Kind of a funny question to be asking if you’re here reading this while possibly looking for nutrition information, right? Like most people, you’re probably bombarded with pictures and recipes and images of food nearly every day. We get them in emails, see them on sites, and they are a staple in social media posts. But are your friends posting pictures of healthy snacks and meals, tempting shots of heavenly desserts, massive burgers or your favorite adult beverage? Little may you know; the answer could affect your food choices.

Prior lab studies have suggested that peoples’ eating habits are influenced by social norm messages that convey the usual eating behavior of others. Think of how many review sites you can name if you’re looking for a restaurant, or the amount of food posts you saw the last time you were on Facebook. People like what other people like, and all this exposure can drive individual’s behavior, be it good or bad.
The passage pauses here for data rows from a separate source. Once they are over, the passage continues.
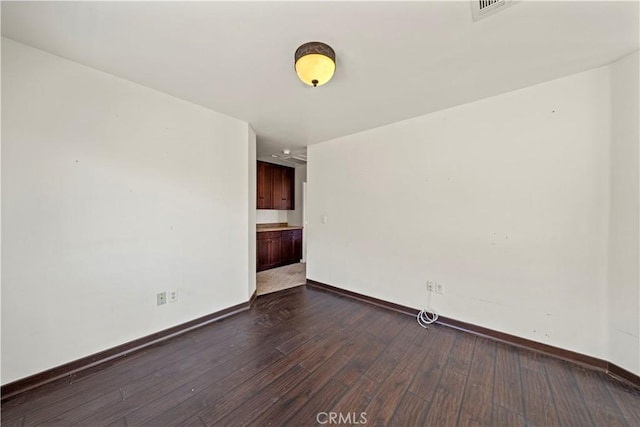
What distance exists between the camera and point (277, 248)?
4922mm

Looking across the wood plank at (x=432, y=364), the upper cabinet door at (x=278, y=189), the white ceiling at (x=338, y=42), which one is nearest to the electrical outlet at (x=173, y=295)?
the white ceiling at (x=338, y=42)

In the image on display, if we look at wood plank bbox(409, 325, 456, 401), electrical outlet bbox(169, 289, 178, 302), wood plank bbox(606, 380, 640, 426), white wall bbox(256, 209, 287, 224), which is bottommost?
wood plank bbox(409, 325, 456, 401)

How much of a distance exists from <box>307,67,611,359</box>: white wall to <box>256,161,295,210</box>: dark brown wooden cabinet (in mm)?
2382

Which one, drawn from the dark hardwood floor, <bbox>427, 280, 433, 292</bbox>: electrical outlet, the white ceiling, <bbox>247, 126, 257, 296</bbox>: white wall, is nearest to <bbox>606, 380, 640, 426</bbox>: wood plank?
the dark hardwood floor

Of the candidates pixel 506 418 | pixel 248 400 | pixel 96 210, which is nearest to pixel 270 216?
pixel 96 210

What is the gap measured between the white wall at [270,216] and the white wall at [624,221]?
201 inches

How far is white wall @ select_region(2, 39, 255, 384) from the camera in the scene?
5.12 feet

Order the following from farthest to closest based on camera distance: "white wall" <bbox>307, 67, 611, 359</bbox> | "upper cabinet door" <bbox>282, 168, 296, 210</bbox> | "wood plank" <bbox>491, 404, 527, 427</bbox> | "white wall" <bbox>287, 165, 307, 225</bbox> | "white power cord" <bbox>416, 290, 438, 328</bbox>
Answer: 1. "white wall" <bbox>287, 165, 307, 225</bbox>
2. "upper cabinet door" <bbox>282, 168, 296, 210</bbox>
3. "white power cord" <bbox>416, 290, 438, 328</bbox>
4. "white wall" <bbox>307, 67, 611, 359</bbox>
5. "wood plank" <bbox>491, 404, 527, 427</bbox>

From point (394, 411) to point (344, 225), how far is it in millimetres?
2299

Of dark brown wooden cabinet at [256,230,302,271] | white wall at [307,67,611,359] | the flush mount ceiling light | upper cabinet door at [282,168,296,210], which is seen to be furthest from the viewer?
upper cabinet door at [282,168,296,210]

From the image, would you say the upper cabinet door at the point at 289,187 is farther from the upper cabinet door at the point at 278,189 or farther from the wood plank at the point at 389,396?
the wood plank at the point at 389,396

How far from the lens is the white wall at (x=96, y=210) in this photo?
5.12 feet

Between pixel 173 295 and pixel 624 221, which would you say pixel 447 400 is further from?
pixel 173 295

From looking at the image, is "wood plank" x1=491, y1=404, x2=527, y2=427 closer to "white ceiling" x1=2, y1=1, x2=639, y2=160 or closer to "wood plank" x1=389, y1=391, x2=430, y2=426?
"wood plank" x1=389, y1=391, x2=430, y2=426
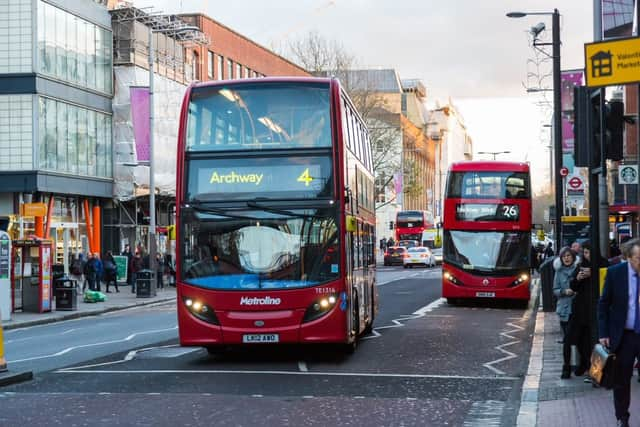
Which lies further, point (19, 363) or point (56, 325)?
point (56, 325)

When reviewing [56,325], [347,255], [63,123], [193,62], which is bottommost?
[56,325]

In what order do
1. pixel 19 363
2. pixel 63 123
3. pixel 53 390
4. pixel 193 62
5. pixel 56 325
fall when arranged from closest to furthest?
pixel 53 390
pixel 19 363
pixel 56 325
pixel 63 123
pixel 193 62

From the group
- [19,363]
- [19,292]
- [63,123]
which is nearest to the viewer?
[19,363]

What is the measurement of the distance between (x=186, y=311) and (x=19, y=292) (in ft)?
60.2

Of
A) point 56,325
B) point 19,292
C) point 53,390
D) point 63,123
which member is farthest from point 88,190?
point 53,390

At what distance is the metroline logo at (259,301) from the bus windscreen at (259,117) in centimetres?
204

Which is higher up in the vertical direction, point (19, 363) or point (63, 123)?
point (63, 123)

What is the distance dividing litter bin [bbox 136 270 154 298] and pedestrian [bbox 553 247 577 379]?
25688 mm

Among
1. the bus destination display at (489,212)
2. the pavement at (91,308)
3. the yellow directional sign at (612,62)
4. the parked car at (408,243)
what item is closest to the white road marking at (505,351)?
the yellow directional sign at (612,62)

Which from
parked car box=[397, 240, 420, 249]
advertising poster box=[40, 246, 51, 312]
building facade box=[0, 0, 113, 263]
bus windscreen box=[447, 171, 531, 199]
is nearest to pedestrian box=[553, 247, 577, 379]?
bus windscreen box=[447, 171, 531, 199]

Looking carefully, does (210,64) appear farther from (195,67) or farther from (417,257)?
(417,257)

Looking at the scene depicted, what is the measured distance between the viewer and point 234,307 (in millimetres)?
14844

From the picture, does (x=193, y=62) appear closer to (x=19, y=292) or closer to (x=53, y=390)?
(x=19, y=292)

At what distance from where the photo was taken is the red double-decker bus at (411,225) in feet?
282
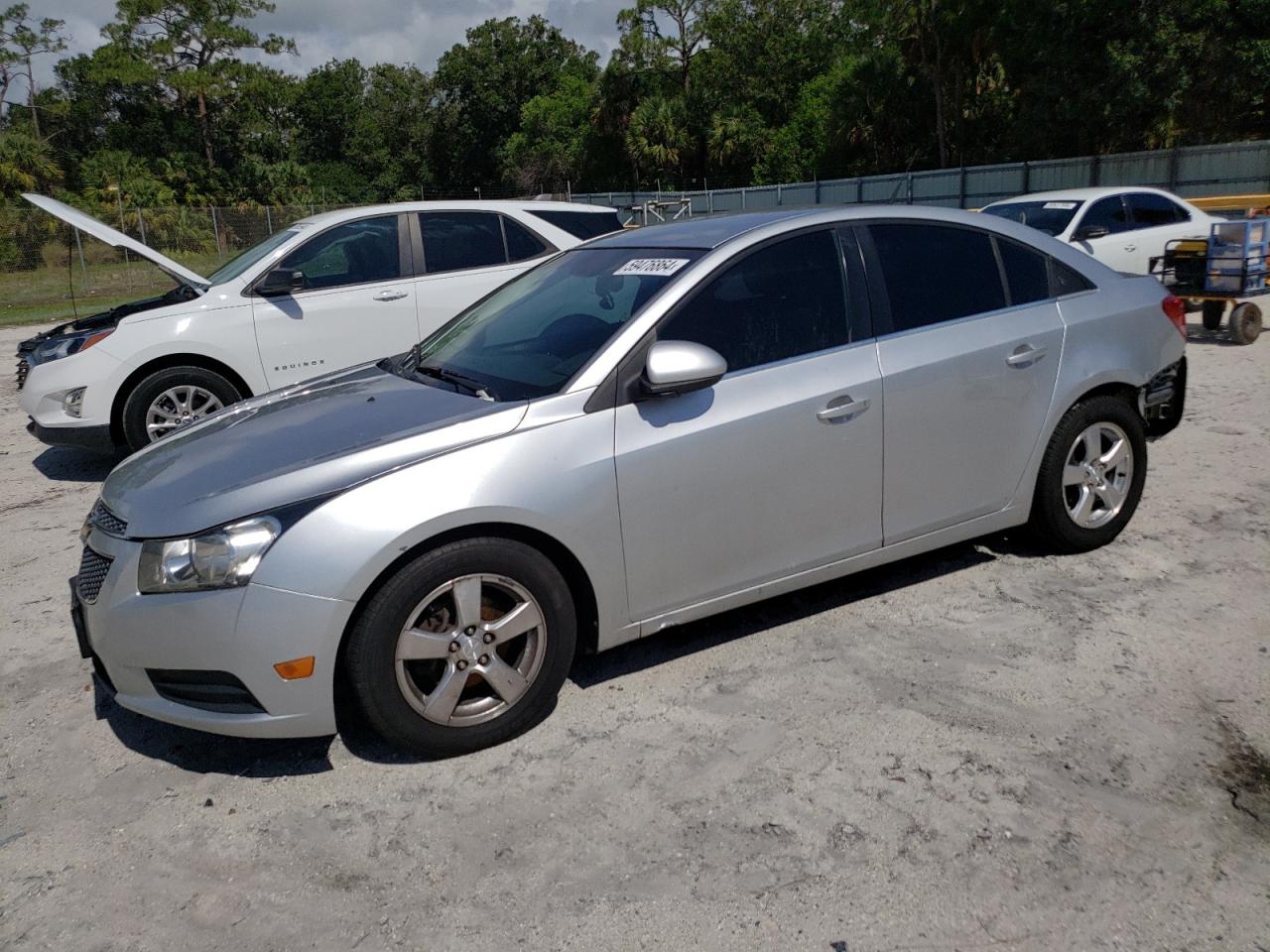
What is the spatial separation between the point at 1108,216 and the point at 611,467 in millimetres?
10269

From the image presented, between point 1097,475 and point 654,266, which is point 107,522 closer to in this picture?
point 654,266

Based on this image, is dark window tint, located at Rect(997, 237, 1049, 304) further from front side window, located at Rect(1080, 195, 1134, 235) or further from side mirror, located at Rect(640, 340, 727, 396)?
front side window, located at Rect(1080, 195, 1134, 235)

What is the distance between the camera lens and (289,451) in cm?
347

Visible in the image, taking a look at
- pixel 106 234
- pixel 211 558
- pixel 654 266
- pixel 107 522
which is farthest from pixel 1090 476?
pixel 106 234

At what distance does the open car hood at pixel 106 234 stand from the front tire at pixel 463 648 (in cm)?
456

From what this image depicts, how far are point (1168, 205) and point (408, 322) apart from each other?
940 centimetres

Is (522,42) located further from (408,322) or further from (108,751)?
(108,751)

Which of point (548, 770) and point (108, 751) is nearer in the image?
point (548, 770)

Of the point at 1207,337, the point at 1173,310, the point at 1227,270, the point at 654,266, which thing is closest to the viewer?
the point at 654,266

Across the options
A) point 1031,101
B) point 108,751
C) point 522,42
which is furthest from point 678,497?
point 522,42

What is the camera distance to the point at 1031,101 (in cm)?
3581

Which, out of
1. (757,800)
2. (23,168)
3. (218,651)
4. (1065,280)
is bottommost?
(757,800)

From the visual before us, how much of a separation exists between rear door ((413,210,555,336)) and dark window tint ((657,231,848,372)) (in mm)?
4086

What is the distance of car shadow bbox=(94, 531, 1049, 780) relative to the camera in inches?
140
In a recent study, researchers at Aston University’s School of Life and Health Sciences in the UK suggested that you’re more likely to eat the way your social media friends do. College students were asked to note their perceptions of their social media contacts’ consumption of fruit, vegetables, sugar-sweetened beverages, and energy-dense snacks as well as their own consumption of these foods. Students also reported their BMIs. The results seemed to reflect the social influence theory:

  • College students ate more fruits and vegetables if they believed their social media peers did the same
  • They also ate significantly more junk food if they perceived that their social medial contacts approved of eating junk food

Now, you may say “Well those are just young college kids who are more easily influenced”. But think about it, how many times have you eaten a food or prepared a dish after seeing it on a social site or hearing about it from several of your friends online? I think we’d all have to raise our hands here, even if it is a little sheepishly.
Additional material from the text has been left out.